Background: The etiology of Inflammatory Bowel Disease (IBD) is complex and still, for the most part, obscure. Although the adaptive immune response has classically been considered to play a major role in the pathogenesis, there are evidence for involvement of tissue resident cells such as ILC, T gamma-delta and MAIT cells. The inflammatory response also plays an important role in CRC development. Since inflammation-associated tumorigenesis can rely on the interaction of pathogens and inflammatory cells, triggering the release of inflammatory cytokines and recruitment of other pro inflammatory cells, in this study we wanted to understand how in IBD treated patients, innate immune response can drive toward tumor evolution.

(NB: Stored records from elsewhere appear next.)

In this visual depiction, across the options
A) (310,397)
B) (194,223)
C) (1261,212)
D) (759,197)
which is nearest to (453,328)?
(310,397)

Methods: The identification of tissue resident immune cells was performed by flow cytometry after isolation and digestion of fresh intestinal biopsies, evaluating the frequency and the effector functions of ILC1, ILC3, MAIT and gamma-delta T cells. We analyzed a total of 52 samples: IBD at onset (n=12), IBD after therapy with Infliximab and Adalinumab (n=13), CRC (n=21), and healthy donors (n=6).

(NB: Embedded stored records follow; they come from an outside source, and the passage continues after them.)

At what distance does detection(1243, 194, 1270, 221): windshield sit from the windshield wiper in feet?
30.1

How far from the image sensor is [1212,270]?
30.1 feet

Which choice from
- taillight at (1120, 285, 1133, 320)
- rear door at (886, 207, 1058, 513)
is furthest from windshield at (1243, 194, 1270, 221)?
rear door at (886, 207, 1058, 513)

Results: IFN gamma-producing ILC1 accumulated in IBD patients at onset, after treatment and in CRC. As expected TNF alpha-producing ILC1 were more abundant in IBD at onset and CRC. ILC3 producing IL17 but not IL22 accumulated in treated IBD patients and CRC but not in IBD at onset. Gamma-delta T cells with a predominantly effector phenotype were increased in IBD and in CRC. In particular, in CRC patients both gamma-delta T cells subsets were present, while in IBD patients the Vdelta1 subpopulation was more represented at onset but the Vdelta2 subset in treated patients. IL17 producing Vdelta1 cells accumulated in CRC but not in both IBD groups. Finally, MAIT cells were more represented in both groups of IBD than in CRC.
Conclusions: Our results, albeit preliminary, suggest that the innate immune system participates to gut inflammation and colorectal cancer, suggesting the intriguing possibility that certain inflammatory responses can be common to both pathologies and contribute to the development of chronic inflammation associated cancer.